Regarding being rehoused on Canalside Park, Susan says, ”personally, I’m made up it’s being regenerated but I wouldn’t move over there.

“Me and my husband said the only time we would move out the area is in a box, but not any more with the way the area has become. Not unless they put decent people in them, that’s the only way I go into the new houses.

“You used to have to get a letter off god to get one of these houses. These streets used to be bustling with kids and everybody knew everybody, but people moved out because of upkeep of these houses is awful.

“I was never fearful of walking down my street in the dark, I am now,” she adds.

Fly tipping

Mr Walsh of Daisy Street, says: “The sooner the better!” And tells Scottie Press that the houses’ “steep stairs” and “high ceiling” aren’t practical, but says “leave the park” out of the development plans.

Dog walker Tony tells us he wasn’t aware of the plans. Once we informed him about about Canalside Park being built on, he says, “what about the rabbits?” but agreed the area did need regenerating.

Another resident of the Flower Streets says “The park is a lovely piece of grass, but no-one can use it. The children can’t even use the play area, it’s full of drugs and dog poo.”

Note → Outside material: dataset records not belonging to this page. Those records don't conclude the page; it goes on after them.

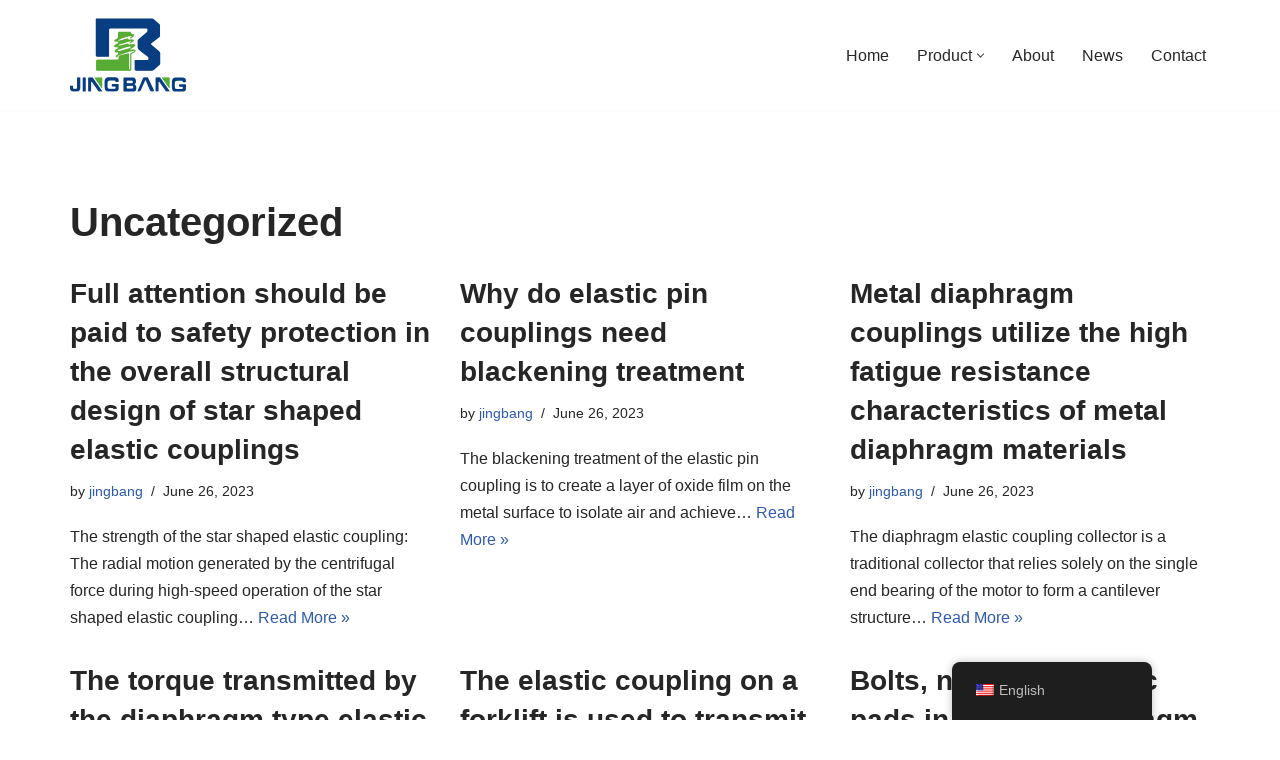

--- FILE ---
content_type: application/x-javascript
request_url: https://jingbang-fa.com/wp-content/plugins/neve-pro-addon/includes/modules/elementor_booster/assets/js/track.js?ver=2.8.1
body_size: -83
content:
var Track = function ( panel, model, view ) {
  const widgetsToTrack = [
    'neve_flipcard',
    'neve_typed_headline',
    'neve_team_member',
    'neve_share_buttons',
    'neve_review_box',
    'neve_progress_circle',
    'neve_instagram_feed',
    'neve_custom_field',
    'neve_content_switcher',
    'neve_banner',
  ];

  const currentWidget = model.attributes.widgetType;
  if ( widgetsToTrack.indexOf( currentWidget ) === -1 ) {
    return;
  }

  window.tiTrk?.with( 'neve' ).set( 'elementor-widgets-' + currentWidget, {
    feature: 'elementor-widgets',
    featureComponent: currentWidget,
    featureValue: 'enabled',
  } );
};

jQuery( window ).on( 'elementor/frontend/init', function () {
  elementor.hooks.addAction( 'panel/open_editor/widget', Track );
} );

The project’s plans to build on The Ralla, (the eight-acre stretch of woodland below Melrose Road) directly conflict with The Ralla Ecological Garden Project (TREGP). The community group wants to open up and preserve the green space for Kirkdale, while using the train arches as a cafe and a community hub.

TREGP member Fred says, “We’re waiting to hear the progress of the Canalside Project – we’ve been in the dark, like most people.

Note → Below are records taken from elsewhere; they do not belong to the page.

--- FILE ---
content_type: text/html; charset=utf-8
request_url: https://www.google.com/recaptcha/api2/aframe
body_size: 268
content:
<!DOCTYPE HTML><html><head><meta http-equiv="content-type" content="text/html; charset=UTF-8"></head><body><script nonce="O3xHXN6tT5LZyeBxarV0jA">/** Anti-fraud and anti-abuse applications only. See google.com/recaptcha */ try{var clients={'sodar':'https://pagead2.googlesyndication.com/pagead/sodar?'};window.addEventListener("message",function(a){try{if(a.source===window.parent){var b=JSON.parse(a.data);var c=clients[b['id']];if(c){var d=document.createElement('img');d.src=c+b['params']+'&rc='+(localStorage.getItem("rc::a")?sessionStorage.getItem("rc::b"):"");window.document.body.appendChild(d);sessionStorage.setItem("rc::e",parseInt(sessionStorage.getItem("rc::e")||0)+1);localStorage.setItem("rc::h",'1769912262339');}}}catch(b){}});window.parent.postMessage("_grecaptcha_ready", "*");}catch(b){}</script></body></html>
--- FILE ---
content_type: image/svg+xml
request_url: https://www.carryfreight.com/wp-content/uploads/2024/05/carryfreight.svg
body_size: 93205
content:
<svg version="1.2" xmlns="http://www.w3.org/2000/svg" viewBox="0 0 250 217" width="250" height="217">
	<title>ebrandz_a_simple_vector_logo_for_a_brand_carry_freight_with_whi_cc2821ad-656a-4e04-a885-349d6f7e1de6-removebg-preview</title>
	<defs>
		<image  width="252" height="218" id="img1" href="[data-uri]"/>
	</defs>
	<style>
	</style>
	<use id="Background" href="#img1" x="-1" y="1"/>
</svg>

“It’s really difficult to see where we stand because the council’s plans don’t seem to be moving anywhere.”

He tells us how the community group has been “unable to access the land” but would be “interested in an interim use of land, even if the council does have broader plan which may or may not happen.

“There doesn’t seem to be any good reason why the community couldn’t be using the land,” he adds.

“It’s hard to keep a sense of momentum when you have such big barriers in front of you.”